#### WHAT TO DO
Print the lines below word for word, from the start of the items through the line that contains "110 millimetres", with that line included.

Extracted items
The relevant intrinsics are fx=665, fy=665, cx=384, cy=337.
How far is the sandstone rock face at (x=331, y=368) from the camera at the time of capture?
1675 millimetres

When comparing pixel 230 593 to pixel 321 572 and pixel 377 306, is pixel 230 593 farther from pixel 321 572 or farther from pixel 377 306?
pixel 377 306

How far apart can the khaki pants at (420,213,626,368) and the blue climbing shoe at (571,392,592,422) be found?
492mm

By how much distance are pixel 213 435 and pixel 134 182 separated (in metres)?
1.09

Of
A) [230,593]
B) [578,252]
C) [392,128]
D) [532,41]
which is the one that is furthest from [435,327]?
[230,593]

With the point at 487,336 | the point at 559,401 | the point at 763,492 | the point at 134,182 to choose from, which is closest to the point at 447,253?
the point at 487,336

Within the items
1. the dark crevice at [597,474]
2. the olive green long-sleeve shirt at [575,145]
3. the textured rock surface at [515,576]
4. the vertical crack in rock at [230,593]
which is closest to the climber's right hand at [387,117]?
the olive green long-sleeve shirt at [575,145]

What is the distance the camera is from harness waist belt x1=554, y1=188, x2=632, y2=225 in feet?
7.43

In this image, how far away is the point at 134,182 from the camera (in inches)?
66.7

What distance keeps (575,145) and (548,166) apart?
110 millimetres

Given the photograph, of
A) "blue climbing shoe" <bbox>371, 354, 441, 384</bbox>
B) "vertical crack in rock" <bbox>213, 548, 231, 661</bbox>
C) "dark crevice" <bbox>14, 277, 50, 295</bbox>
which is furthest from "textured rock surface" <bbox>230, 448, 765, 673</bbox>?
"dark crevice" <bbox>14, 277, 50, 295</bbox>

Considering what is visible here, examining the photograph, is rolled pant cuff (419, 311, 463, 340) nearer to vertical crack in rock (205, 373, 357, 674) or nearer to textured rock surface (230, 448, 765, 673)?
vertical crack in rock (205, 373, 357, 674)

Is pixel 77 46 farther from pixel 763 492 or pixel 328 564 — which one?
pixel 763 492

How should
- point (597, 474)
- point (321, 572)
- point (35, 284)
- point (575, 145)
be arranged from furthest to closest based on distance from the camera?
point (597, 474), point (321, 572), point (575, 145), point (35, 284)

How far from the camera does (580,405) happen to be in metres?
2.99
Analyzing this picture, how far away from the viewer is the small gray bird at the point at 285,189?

#### SOLUTION TO THIS PROBLEM
The relevant intrinsics are fx=665, fy=665, cx=384, cy=337.
How far is the sandstone rock face at (x=331, y=368) from the camera at the time of capture?
1675 millimetres

When comparing pixel 230 593 to pixel 321 572 and pixel 377 306, is pixel 230 593 farther from pixel 321 572 or farther from pixel 377 306?
pixel 377 306

How far apart can the khaki pants at (420,213,626,368) and the blue climbing shoe at (571,392,592,422) be found?
492mm

By how much distance are pixel 213 435 and pixel 134 182 separated (in metres)?
1.09

Of
A) [230,593]
B) [578,252]
C) [392,128]
D) [532,41]
which is the one that is furthest from [435,327]?
[230,593]

With the point at 487,336 | the point at 559,401 | the point at 763,492 | the point at 134,182 to choose from, which is closest to the point at 447,253?
the point at 487,336

Within the items
1. the dark crevice at [597,474]
2. the olive green long-sleeve shirt at [575,145]
3. the textured rock surface at [515,576]
4. the vertical crack in rock at [230,593]
which is closest to the climber's right hand at [387,117]?
the olive green long-sleeve shirt at [575,145]

What is the distance the camera is from harness waist belt x1=554, y1=188, x2=632, y2=225 in feet?
7.43

In this image, how far away is the point at 134,182 from the camera (in inches)?
66.7

What distance keeps (575,145) and (548,166) apart?
110 millimetres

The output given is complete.